Ovonic Unified Memory (OUM)

Another type of memory, on which many companies are actively working, is a solid-state drive based on amorphous semiconductors. It is based on the technology of phase transition, which is similar to the principle of recording on conventional discs. Here the phase state of matter in an electric field varies from crystalline to amorphous. And this change is maintained even in the absence of tension. From traditional optical disks such devices differ in that heating occurs due to the action of an electric current, rather than a laser. Reading in this case is carried out due to the difference in the reflectivity of the substance in various states, which is perceived by the sensor of the drive. Theoretically, this solution has a high density of data storage and maximum reliability, as well as increased speed. High here is an indicator of the maximum number of cycles of rewriting, for which the computer is used, the flash drive lags several orders of magnitude in this case.

Chalcogenide RAM (CRAM) and Phase Change Memory (PRAM)

This technology is also based on phase transitions, when in one phase the substance used in the carrier acts as a non-conductive amorphous material, and in the second serves as a crystalline conductor. The transition of the memory cell from one state to another is accomplished by electric fields and heating. Such chips are characterized by resistance to ionizing radiation.

Information-Multilayered Imprinted CArd (Info-MICA)

The work of devices built on the basis of this technology is carried out on the principle of thin-film holography. The information is written as follows: first a two-dimensional image is generated, which is transmitted to the hologram using CGH technology. The data is read out by fixing the laser beam at the edge of one of the recording layers serving as optical waveguides. Light propagates along the axis, which is placed parallel to the plane of the layer, forming an image at the output corresponding to information recorded earlier. The initial data can be obtained at any time thanks to the inverse coding algorithm.
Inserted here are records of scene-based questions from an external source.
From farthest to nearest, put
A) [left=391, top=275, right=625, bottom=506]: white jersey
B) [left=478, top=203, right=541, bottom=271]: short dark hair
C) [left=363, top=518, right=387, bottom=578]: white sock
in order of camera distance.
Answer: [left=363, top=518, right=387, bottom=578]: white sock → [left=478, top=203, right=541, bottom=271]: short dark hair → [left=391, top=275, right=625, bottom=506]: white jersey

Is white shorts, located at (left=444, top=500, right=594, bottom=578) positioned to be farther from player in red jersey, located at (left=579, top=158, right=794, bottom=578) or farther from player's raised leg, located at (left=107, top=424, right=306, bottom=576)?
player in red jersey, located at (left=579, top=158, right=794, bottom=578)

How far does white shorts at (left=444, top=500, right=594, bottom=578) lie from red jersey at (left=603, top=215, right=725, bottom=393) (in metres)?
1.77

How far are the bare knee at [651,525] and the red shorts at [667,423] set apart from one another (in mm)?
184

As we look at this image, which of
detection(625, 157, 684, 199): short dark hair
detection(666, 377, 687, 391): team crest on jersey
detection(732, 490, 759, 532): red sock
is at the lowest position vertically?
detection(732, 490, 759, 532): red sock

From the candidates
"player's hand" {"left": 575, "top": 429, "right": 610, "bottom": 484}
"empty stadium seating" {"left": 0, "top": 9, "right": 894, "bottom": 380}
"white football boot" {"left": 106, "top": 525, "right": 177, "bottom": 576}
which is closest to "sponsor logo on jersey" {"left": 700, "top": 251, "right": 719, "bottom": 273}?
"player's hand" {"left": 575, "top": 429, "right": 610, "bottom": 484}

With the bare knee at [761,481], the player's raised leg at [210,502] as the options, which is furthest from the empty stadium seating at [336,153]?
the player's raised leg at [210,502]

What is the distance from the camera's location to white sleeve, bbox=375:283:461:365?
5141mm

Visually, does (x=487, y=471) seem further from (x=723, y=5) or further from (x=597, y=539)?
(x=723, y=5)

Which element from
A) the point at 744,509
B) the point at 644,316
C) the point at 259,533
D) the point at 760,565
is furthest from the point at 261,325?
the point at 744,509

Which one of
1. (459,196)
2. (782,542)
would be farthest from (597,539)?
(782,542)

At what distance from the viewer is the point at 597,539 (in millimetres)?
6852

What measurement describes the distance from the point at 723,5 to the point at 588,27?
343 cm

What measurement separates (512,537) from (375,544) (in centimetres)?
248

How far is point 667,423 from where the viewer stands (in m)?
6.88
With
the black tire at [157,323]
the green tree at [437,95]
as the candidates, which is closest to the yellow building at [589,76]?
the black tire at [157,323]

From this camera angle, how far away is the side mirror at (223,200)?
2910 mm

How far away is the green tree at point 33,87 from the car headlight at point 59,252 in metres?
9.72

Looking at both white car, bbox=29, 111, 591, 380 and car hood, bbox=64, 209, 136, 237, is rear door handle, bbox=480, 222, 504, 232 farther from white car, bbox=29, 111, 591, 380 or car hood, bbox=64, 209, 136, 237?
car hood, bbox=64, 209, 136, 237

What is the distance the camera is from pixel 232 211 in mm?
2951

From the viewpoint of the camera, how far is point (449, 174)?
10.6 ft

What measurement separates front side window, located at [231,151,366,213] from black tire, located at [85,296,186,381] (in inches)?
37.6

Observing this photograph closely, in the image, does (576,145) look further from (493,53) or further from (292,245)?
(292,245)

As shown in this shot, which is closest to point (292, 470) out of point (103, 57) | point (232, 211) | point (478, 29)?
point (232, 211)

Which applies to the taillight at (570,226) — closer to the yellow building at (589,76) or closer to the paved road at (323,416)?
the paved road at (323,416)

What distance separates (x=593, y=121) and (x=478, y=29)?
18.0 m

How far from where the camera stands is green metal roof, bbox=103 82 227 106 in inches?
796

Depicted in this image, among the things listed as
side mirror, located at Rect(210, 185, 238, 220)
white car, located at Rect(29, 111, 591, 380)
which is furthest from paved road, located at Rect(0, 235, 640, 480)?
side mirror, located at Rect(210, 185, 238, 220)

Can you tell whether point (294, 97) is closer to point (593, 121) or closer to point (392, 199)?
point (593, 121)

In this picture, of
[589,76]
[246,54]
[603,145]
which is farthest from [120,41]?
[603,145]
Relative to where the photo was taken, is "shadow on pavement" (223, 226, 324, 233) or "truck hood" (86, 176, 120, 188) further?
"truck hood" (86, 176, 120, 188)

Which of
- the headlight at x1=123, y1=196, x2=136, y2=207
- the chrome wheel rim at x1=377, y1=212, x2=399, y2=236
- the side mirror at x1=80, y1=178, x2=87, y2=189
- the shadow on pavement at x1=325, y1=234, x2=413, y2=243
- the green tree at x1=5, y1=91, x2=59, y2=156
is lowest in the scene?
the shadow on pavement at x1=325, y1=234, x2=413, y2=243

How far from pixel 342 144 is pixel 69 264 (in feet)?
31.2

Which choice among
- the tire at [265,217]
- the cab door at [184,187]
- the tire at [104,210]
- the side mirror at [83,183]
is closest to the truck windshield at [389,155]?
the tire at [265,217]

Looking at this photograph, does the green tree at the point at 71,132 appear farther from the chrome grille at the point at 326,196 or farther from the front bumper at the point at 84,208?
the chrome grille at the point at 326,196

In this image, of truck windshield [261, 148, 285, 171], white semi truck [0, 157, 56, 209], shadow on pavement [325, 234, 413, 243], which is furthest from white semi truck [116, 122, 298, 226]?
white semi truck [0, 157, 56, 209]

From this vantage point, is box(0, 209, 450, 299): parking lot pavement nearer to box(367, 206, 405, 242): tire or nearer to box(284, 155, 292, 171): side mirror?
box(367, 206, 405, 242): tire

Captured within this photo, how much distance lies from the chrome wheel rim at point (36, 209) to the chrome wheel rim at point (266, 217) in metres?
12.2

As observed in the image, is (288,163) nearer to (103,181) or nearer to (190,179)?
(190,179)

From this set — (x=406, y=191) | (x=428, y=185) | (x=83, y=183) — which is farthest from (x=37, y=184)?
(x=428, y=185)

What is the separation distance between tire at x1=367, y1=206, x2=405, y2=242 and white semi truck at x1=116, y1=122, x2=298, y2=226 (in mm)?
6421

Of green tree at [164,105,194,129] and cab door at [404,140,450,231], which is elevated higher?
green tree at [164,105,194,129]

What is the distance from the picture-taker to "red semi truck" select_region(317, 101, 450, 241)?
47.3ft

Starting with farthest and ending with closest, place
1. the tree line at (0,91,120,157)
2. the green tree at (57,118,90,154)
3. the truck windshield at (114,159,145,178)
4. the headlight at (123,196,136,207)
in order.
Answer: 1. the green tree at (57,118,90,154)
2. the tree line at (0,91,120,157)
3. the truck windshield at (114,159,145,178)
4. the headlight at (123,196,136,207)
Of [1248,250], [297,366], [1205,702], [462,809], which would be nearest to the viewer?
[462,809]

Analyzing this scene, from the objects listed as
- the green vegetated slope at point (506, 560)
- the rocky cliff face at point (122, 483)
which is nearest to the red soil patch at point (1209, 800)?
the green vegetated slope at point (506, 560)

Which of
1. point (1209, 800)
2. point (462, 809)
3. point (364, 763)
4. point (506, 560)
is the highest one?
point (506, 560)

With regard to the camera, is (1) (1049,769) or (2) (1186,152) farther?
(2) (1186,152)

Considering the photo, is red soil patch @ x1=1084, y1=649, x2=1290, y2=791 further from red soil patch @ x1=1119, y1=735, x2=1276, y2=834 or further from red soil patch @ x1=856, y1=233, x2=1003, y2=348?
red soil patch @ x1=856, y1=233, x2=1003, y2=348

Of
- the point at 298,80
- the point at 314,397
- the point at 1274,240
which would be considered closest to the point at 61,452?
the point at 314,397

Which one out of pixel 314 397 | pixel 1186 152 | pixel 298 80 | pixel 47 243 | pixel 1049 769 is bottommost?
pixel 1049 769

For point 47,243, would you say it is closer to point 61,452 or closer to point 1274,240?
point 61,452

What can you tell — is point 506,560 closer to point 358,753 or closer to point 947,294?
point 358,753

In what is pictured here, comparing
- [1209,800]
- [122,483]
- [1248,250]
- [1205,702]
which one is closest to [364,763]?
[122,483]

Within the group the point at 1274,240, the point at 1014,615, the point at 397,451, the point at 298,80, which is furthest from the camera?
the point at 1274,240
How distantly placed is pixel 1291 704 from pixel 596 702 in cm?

This type of memory advantageously differs from semiconductor memory due to the fact that it provides high density of recording, low power consumption, as well as low cost of media, environmental security and protection from unauthorized use. But such a memory card does not allow the data to be rewritten, so it can serve only as a long-term storage, replacement of a paper medium or an alternative to optical disks for the distribution of multimedia content.